**Description of the task**
State how many lines of the records contain the string "sinh". Give the number alone.

Stored data entries
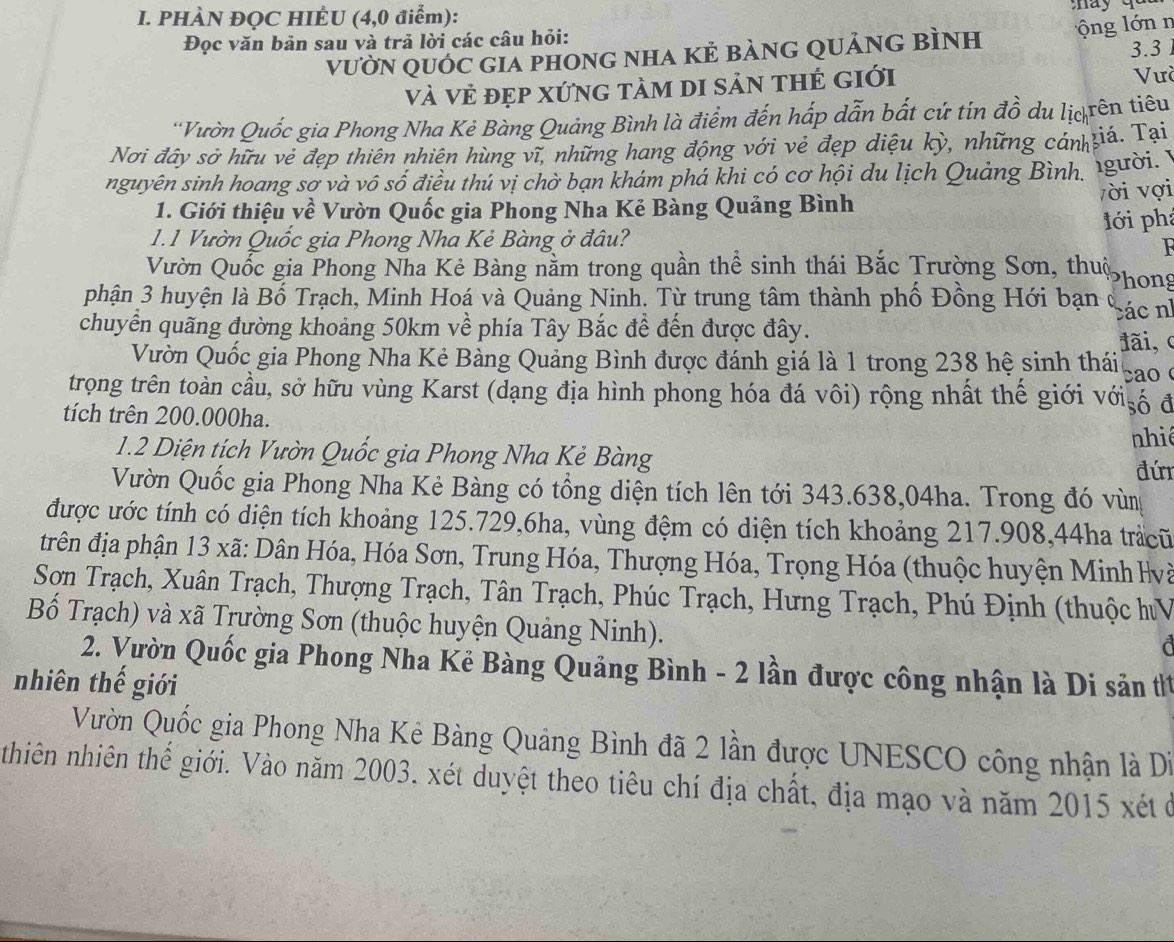 PHÀN ĐQC HIÊU (4,0 điểm):
Đọc văn bản sau và trả lời các câu hỏi: 3.3 
vườN quỚc giA phOnG nhA Kẻ bànG qUảnG BìNh  ộng lớn n
Và Vẻ đẹp XứnG tàm di sản thẻ giới Vưà
'Vườn Quốc gia Phong Nha Kẻ Bàng Quảng Bình là điểm đến hấp dẫn bắt cứ tín đồ du lịc rên tiêu
Nơi đây sở hữu vẻ đẹp thiên nhiên hùng vĩ, những hang động với vẻ đẹp diệu kỳ, những cán iá. Tại
nguyên sinh hoang sơ và vô số điều thú vị chờ bạn khám phá khi có cơ hội du lịch Quảng Bình, Igười. y
1. Giới thiệu về Vườn Quốc gia Phong Nha Kẻ Bàng Quảng Bình vời vợi
lới phá
1.1 Vườn Quốc gia Phong Nha Kẻ Bàng ở đâu?
Vườn Quốc gia Phong Nha Kẻ Bàng nằm trong quần thể sinh thái Bắc Trường Sơn, thuộ hong
phận 3 huyện là Bố Trạch, Minh Hoá và Quảng Ninh. Từ trung tâm thành phố Đồng Hới bạn ở
các nh
chuyển quãng đường khoảng 50km về phía Tây Bắc đề đến được đây.
đãi, c
Vườn Quốc gia Phong Nha Kẻ Bàng Quảng Bình được đánh giá là 1 trong 238 hệ sinh thái ao 
trọng trên toàn cầu, sở hữu vùng Karst (dạng địa hình phong hóa đá vôi) rộng nhất thể giới với số đ
tích trên 200.000ha.
1.2 Diện tích Vườn Quốc gia Phong Nha Kẻ Bàng nhi
đú
Vườn Quốc gia Phong Nha Kẻ Bàng có tổng diện tích lên tới 343.638,04ha. Trong đó vùn
được ước tính có diện tích khoảng 125.729,6ha, vùng đệm có diện tích khoảng 217.908,44ha trắcũ
trên địa phận 13 xã: Dân Hóa, Hóa Sơn, Trung Hóa, Thượng Hóa, Trọng Hóa (thuộc huyện Minh lvà
Sơn Trạch, Xuân Trạch, Thượng Trạch, Tân Trạch, Phúc Trạch, Hưng Trạch, Phú Định (thuộc hV
Bố Trạch) và xã Trường Sơn (thuộc huyện Quảng Ninh).
2. Vườn Quốc gia Phong Nha Kẻ Bàng Quảng Bình - 2 lần được công nhận là Di sản t1
nhiên thế giới
Vườn Quốc gia Phong Nha Kẻ Bàng Quảng Bình đã 2 lần được UNESCO công nhận là Di
thiên nhiên thế giới. Vào năm 2003, xét duyệt theo tiêu chí địa chất, địa mạo và năm 2015 xét ở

**Output of the task**
3